Doña Isabella ne s’était pas trompée, deux jolis petits jumeaux sont arrivés. Les enfants, Violetta et Vincente, étaient choyés dans la journée par Conchita, une jeune fille recommandée par la sage-femme ; ainsi, Olivia en profitait pour prendre des leçons de conduite automobile. Les voitures étaient encore peu nombreuses dans Aranjuez et ce n’était pas l’affaire des femmes. Pourtant, Juan avait applaudi quand la jeune mère lui avait révélé son envie de voiture. Son héritage lui permettait d’acheter une voiture confortable assez grande pour promener la petite famille et la jeune nurse.

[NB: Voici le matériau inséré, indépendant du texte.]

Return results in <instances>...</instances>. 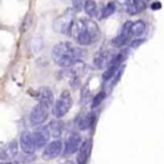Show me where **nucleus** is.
<instances>
[{
    "mask_svg": "<svg viewBox=\"0 0 164 164\" xmlns=\"http://www.w3.org/2000/svg\"><path fill=\"white\" fill-rule=\"evenodd\" d=\"M70 35L80 46H88L97 42L101 36V33L99 26L94 20L80 18L73 23Z\"/></svg>",
    "mask_w": 164,
    "mask_h": 164,
    "instance_id": "f257e3e1",
    "label": "nucleus"
},
{
    "mask_svg": "<svg viewBox=\"0 0 164 164\" xmlns=\"http://www.w3.org/2000/svg\"><path fill=\"white\" fill-rule=\"evenodd\" d=\"M85 52L74 46L70 42H61L52 50V59L57 65L62 68H71L74 63L85 56Z\"/></svg>",
    "mask_w": 164,
    "mask_h": 164,
    "instance_id": "f03ea898",
    "label": "nucleus"
},
{
    "mask_svg": "<svg viewBox=\"0 0 164 164\" xmlns=\"http://www.w3.org/2000/svg\"><path fill=\"white\" fill-rule=\"evenodd\" d=\"M74 9H68L65 10L62 15H60L53 24V27L60 34H70L71 27L74 23Z\"/></svg>",
    "mask_w": 164,
    "mask_h": 164,
    "instance_id": "7ed1b4c3",
    "label": "nucleus"
},
{
    "mask_svg": "<svg viewBox=\"0 0 164 164\" xmlns=\"http://www.w3.org/2000/svg\"><path fill=\"white\" fill-rule=\"evenodd\" d=\"M72 103H73V100H72L70 92L69 91H63L61 96H60V98L57 99L55 103H54V106H53V109H52L53 116L56 118L64 117L72 107Z\"/></svg>",
    "mask_w": 164,
    "mask_h": 164,
    "instance_id": "20e7f679",
    "label": "nucleus"
},
{
    "mask_svg": "<svg viewBox=\"0 0 164 164\" xmlns=\"http://www.w3.org/2000/svg\"><path fill=\"white\" fill-rule=\"evenodd\" d=\"M48 115H50V106L43 102H38L30 111L29 122L32 126H41L47 120Z\"/></svg>",
    "mask_w": 164,
    "mask_h": 164,
    "instance_id": "39448f33",
    "label": "nucleus"
},
{
    "mask_svg": "<svg viewBox=\"0 0 164 164\" xmlns=\"http://www.w3.org/2000/svg\"><path fill=\"white\" fill-rule=\"evenodd\" d=\"M82 144L81 136L78 133H72L68 136V138L64 142V150H63V155L64 156H71L79 151L80 146Z\"/></svg>",
    "mask_w": 164,
    "mask_h": 164,
    "instance_id": "423d86ee",
    "label": "nucleus"
},
{
    "mask_svg": "<svg viewBox=\"0 0 164 164\" xmlns=\"http://www.w3.org/2000/svg\"><path fill=\"white\" fill-rule=\"evenodd\" d=\"M117 56V53L114 52L113 50H107V51H101L94 56V65L98 69H102V68H108L110 65L115 59Z\"/></svg>",
    "mask_w": 164,
    "mask_h": 164,
    "instance_id": "0eeeda50",
    "label": "nucleus"
},
{
    "mask_svg": "<svg viewBox=\"0 0 164 164\" xmlns=\"http://www.w3.org/2000/svg\"><path fill=\"white\" fill-rule=\"evenodd\" d=\"M62 148H63V144L60 140L51 142L45 146V148L43 151L42 157L45 161H51V160L56 159L57 156L61 155Z\"/></svg>",
    "mask_w": 164,
    "mask_h": 164,
    "instance_id": "6e6552de",
    "label": "nucleus"
},
{
    "mask_svg": "<svg viewBox=\"0 0 164 164\" xmlns=\"http://www.w3.org/2000/svg\"><path fill=\"white\" fill-rule=\"evenodd\" d=\"M51 131H50V127L48 126H41L38 127L36 131L33 133L34 142H35V145L36 148H42L45 145L48 144L50 141V137H51Z\"/></svg>",
    "mask_w": 164,
    "mask_h": 164,
    "instance_id": "1a4fd4ad",
    "label": "nucleus"
},
{
    "mask_svg": "<svg viewBox=\"0 0 164 164\" xmlns=\"http://www.w3.org/2000/svg\"><path fill=\"white\" fill-rule=\"evenodd\" d=\"M19 145L20 148L23 150V152L27 155L34 154V152L37 150L35 142H34L33 134L29 131H24L20 135V140H19Z\"/></svg>",
    "mask_w": 164,
    "mask_h": 164,
    "instance_id": "9d476101",
    "label": "nucleus"
},
{
    "mask_svg": "<svg viewBox=\"0 0 164 164\" xmlns=\"http://www.w3.org/2000/svg\"><path fill=\"white\" fill-rule=\"evenodd\" d=\"M131 25L133 23L131 22H126L122 25L120 34L117 37H115L113 39V45L115 47H122L124 45H126V43L128 42L129 37H131Z\"/></svg>",
    "mask_w": 164,
    "mask_h": 164,
    "instance_id": "9b49d317",
    "label": "nucleus"
},
{
    "mask_svg": "<svg viewBox=\"0 0 164 164\" xmlns=\"http://www.w3.org/2000/svg\"><path fill=\"white\" fill-rule=\"evenodd\" d=\"M91 150H92V141L91 140H85V142H82L79 148L78 156H76V164L88 163L90 155H91Z\"/></svg>",
    "mask_w": 164,
    "mask_h": 164,
    "instance_id": "f8f14e48",
    "label": "nucleus"
},
{
    "mask_svg": "<svg viewBox=\"0 0 164 164\" xmlns=\"http://www.w3.org/2000/svg\"><path fill=\"white\" fill-rule=\"evenodd\" d=\"M18 154V145L16 142H10L6 146H4L1 148V161L6 162V161H9L13 160Z\"/></svg>",
    "mask_w": 164,
    "mask_h": 164,
    "instance_id": "ddd939ff",
    "label": "nucleus"
},
{
    "mask_svg": "<svg viewBox=\"0 0 164 164\" xmlns=\"http://www.w3.org/2000/svg\"><path fill=\"white\" fill-rule=\"evenodd\" d=\"M37 98H38V102H43L50 106L51 107L52 103L54 102V97H53V92L50 88L47 87H43L38 90L37 92Z\"/></svg>",
    "mask_w": 164,
    "mask_h": 164,
    "instance_id": "4468645a",
    "label": "nucleus"
},
{
    "mask_svg": "<svg viewBox=\"0 0 164 164\" xmlns=\"http://www.w3.org/2000/svg\"><path fill=\"white\" fill-rule=\"evenodd\" d=\"M94 113H89L85 114L83 116H80L78 122H76V125L79 127V129L81 131H87L89 129L90 127L92 126V124L94 122Z\"/></svg>",
    "mask_w": 164,
    "mask_h": 164,
    "instance_id": "2eb2a0df",
    "label": "nucleus"
},
{
    "mask_svg": "<svg viewBox=\"0 0 164 164\" xmlns=\"http://www.w3.org/2000/svg\"><path fill=\"white\" fill-rule=\"evenodd\" d=\"M146 8V0H131V9H129V14L131 15H138L142 11H144Z\"/></svg>",
    "mask_w": 164,
    "mask_h": 164,
    "instance_id": "dca6fc26",
    "label": "nucleus"
},
{
    "mask_svg": "<svg viewBox=\"0 0 164 164\" xmlns=\"http://www.w3.org/2000/svg\"><path fill=\"white\" fill-rule=\"evenodd\" d=\"M146 28V25L143 20H137L131 25V37H140L141 35L144 34Z\"/></svg>",
    "mask_w": 164,
    "mask_h": 164,
    "instance_id": "f3484780",
    "label": "nucleus"
},
{
    "mask_svg": "<svg viewBox=\"0 0 164 164\" xmlns=\"http://www.w3.org/2000/svg\"><path fill=\"white\" fill-rule=\"evenodd\" d=\"M48 127H50L51 134L54 137H60L61 136L62 129H63V124L60 120H53V122H51Z\"/></svg>",
    "mask_w": 164,
    "mask_h": 164,
    "instance_id": "a211bd4d",
    "label": "nucleus"
},
{
    "mask_svg": "<svg viewBox=\"0 0 164 164\" xmlns=\"http://www.w3.org/2000/svg\"><path fill=\"white\" fill-rule=\"evenodd\" d=\"M116 9L120 13H129L131 5V0H115Z\"/></svg>",
    "mask_w": 164,
    "mask_h": 164,
    "instance_id": "6ab92c4d",
    "label": "nucleus"
},
{
    "mask_svg": "<svg viewBox=\"0 0 164 164\" xmlns=\"http://www.w3.org/2000/svg\"><path fill=\"white\" fill-rule=\"evenodd\" d=\"M85 11L89 17H94L97 15V4L94 0H85Z\"/></svg>",
    "mask_w": 164,
    "mask_h": 164,
    "instance_id": "aec40b11",
    "label": "nucleus"
},
{
    "mask_svg": "<svg viewBox=\"0 0 164 164\" xmlns=\"http://www.w3.org/2000/svg\"><path fill=\"white\" fill-rule=\"evenodd\" d=\"M116 6H115V2H109L105 8L102 9L101 11V18L105 19V18H108V17H110L111 15L116 11Z\"/></svg>",
    "mask_w": 164,
    "mask_h": 164,
    "instance_id": "412c9836",
    "label": "nucleus"
},
{
    "mask_svg": "<svg viewBox=\"0 0 164 164\" xmlns=\"http://www.w3.org/2000/svg\"><path fill=\"white\" fill-rule=\"evenodd\" d=\"M85 0H72V8L74 9L75 13H79L85 8Z\"/></svg>",
    "mask_w": 164,
    "mask_h": 164,
    "instance_id": "4be33fe9",
    "label": "nucleus"
},
{
    "mask_svg": "<svg viewBox=\"0 0 164 164\" xmlns=\"http://www.w3.org/2000/svg\"><path fill=\"white\" fill-rule=\"evenodd\" d=\"M105 96H106V94L105 92H100L99 94H97V97L94 99V102H92V108H96L98 107L100 103L102 102V100L105 99Z\"/></svg>",
    "mask_w": 164,
    "mask_h": 164,
    "instance_id": "5701e85b",
    "label": "nucleus"
},
{
    "mask_svg": "<svg viewBox=\"0 0 164 164\" xmlns=\"http://www.w3.org/2000/svg\"><path fill=\"white\" fill-rule=\"evenodd\" d=\"M142 43H144V41H143V39H137V38H135V41L131 43V46L133 47V48H137V47L141 45Z\"/></svg>",
    "mask_w": 164,
    "mask_h": 164,
    "instance_id": "b1692460",
    "label": "nucleus"
},
{
    "mask_svg": "<svg viewBox=\"0 0 164 164\" xmlns=\"http://www.w3.org/2000/svg\"><path fill=\"white\" fill-rule=\"evenodd\" d=\"M151 8L153 10H159L162 8V5H161V2L160 1H154L152 5H151Z\"/></svg>",
    "mask_w": 164,
    "mask_h": 164,
    "instance_id": "393cba45",
    "label": "nucleus"
},
{
    "mask_svg": "<svg viewBox=\"0 0 164 164\" xmlns=\"http://www.w3.org/2000/svg\"><path fill=\"white\" fill-rule=\"evenodd\" d=\"M1 164H19V163L18 162H14V161H13V162H2Z\"/></svg>",
    "mask_w": 164,
    "mask_h": 164,
    "instance_id": "a878e982",
    "label": "nucleus"
},
{
    "mask_svg": "<svg viewBox=\"0 0 164 164\" xmlns=\"http://www.w3.org/2000/svg\"><path fill=\"white\" fill-rule=\"evenodd\" d=\"M146 1H148V0H146Z\"/></svg>",
    "mask_w": 164,
    "mask_h": 164,
    "instance_id": "bb28decb",
    "label": "nucleus"
}]
</instances>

Peu de temps avant la fin des travaux, ils ont tous pris la direction de l’orangeraie, Juan ayant prétexté une grippe très contagieuse auprès de son employeur. Au bout de l’allée principale, elle leur est apparue, majestueuse et blanche.

 

 

 

 

 

 

On l’avait reconstruite en s’appuyant sur les anciennes fondations et le résultat était spectaculaire. Les ouvriers s’affairaient à l’intérieur pour finaliser les travaux. Pedro, le fils naturel de Juan senior, discutait avec l’entrepreneur sélectionné par Miguel de Almanzar. Ils pourront occuper les lieux dans deux ou trois mois.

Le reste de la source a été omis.